写真=スライドを使って説明する和田助教

 県立医科大学は26日、脳梗塞を起こす原因にもなる心臓内の壁の隙間(卵円孔開存症)をカテーテル(管)で閉鎖する治療に成功したと発表した。県内では初めて。これまでは開胸手術による閉鎖治療が行われてきたが、カテーテル治療は患者の体に負担の少ないことが大きなメリット。脳梗塞予防への新たな治療法として普及が期待されている。

 心臓内の右心房と左心房を隔てる心房中隔の一部が先天性に完全に閉じていない状態を卵円孔開存症といい、通常、胎児期(母親のおなかにいる時)は開いた状態になっているが、生後数日で自然に閉鎖する。しかし、成人になっても閉鎖していない人は全体の20~30%で認められ、普段は問題なく生活できるが、まれに静脈にできた血栓がこの壁の隙間を通って動脈に流れ込み、脳梗塞を引き起こす場合がある。

 従来、この隙間を閉じる治療は開胸による手術で、胸を切り開いて人工心肺を使用するなど患者への負担が大きく、手術時間も3、4時間程度かかっていた。

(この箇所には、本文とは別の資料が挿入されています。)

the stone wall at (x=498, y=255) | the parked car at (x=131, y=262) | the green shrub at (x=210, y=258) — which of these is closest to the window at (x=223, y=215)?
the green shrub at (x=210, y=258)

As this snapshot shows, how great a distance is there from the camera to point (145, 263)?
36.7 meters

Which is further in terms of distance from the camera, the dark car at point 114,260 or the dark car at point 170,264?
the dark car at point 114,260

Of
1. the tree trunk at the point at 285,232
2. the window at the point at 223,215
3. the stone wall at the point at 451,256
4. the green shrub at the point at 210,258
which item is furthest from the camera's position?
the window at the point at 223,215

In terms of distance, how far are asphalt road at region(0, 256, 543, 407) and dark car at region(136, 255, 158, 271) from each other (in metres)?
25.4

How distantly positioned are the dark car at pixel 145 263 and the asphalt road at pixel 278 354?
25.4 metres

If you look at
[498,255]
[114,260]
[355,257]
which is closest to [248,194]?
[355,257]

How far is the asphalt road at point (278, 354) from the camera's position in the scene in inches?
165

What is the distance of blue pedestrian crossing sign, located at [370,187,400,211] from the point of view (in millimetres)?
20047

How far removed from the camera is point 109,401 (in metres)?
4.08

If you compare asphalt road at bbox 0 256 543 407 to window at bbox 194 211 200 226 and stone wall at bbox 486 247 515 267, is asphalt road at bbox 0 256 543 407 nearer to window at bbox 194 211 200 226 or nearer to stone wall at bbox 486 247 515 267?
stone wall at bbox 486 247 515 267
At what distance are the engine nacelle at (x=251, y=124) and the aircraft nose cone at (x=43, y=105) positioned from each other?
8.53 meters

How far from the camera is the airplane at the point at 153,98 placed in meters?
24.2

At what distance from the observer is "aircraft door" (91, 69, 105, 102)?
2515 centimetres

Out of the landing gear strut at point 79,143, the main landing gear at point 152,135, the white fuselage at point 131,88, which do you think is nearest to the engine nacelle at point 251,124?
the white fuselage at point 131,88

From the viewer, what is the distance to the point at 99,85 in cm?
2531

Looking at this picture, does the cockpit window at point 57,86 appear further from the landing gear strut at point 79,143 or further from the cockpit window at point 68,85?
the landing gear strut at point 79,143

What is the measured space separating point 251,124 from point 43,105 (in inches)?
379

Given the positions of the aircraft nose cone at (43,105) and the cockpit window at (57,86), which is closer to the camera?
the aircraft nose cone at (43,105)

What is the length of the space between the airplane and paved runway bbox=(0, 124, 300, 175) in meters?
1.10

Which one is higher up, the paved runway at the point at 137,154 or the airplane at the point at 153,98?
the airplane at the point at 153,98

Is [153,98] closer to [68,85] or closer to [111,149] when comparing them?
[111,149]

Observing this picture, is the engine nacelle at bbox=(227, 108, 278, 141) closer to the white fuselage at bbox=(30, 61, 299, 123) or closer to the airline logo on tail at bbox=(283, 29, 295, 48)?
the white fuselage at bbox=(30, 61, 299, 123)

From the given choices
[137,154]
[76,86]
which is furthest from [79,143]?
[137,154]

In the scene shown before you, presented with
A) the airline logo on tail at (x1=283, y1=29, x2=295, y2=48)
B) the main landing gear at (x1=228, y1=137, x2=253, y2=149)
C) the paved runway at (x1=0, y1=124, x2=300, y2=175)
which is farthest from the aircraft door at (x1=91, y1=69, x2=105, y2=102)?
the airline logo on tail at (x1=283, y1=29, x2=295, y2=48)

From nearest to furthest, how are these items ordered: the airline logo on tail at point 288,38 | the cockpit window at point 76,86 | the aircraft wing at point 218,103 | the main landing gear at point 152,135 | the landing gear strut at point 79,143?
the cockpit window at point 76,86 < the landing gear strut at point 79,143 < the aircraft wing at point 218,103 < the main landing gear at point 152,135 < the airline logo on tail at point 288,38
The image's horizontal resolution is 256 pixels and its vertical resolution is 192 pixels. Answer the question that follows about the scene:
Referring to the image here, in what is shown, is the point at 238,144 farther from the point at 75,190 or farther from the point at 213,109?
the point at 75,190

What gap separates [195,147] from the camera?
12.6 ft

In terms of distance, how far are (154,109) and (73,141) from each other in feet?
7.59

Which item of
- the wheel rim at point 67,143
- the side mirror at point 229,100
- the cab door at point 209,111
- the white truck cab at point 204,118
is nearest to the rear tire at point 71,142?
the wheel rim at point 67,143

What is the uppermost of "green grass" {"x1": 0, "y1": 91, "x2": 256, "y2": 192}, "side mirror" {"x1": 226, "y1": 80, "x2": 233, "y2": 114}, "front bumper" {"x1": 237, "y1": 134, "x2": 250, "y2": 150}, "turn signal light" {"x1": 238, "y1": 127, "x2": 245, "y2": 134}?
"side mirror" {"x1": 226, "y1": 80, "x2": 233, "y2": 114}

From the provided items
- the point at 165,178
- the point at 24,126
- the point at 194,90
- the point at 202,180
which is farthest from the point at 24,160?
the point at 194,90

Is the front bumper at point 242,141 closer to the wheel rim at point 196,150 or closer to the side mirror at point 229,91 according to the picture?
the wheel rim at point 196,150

 今回のカテーテル治療は患者への負担を大きく軽減。太ももの付け根にある静脈からカテーテルを挿入し、傘のような形をしたディスク(治療器具)を心臓内に留置して隙間を閉じ、血栓の通過を防止するという方法。治療時間は1時間程度で、数日で退院できるという。

 26日に田中篤教授と和田輝明助教の2人が会見し、カテーテル治療のメリットなどをスライドを使って説明。県立医科大学は今月11日に70代の患者を対象にカテーテル治療を実施し、術後の経過も良好だという。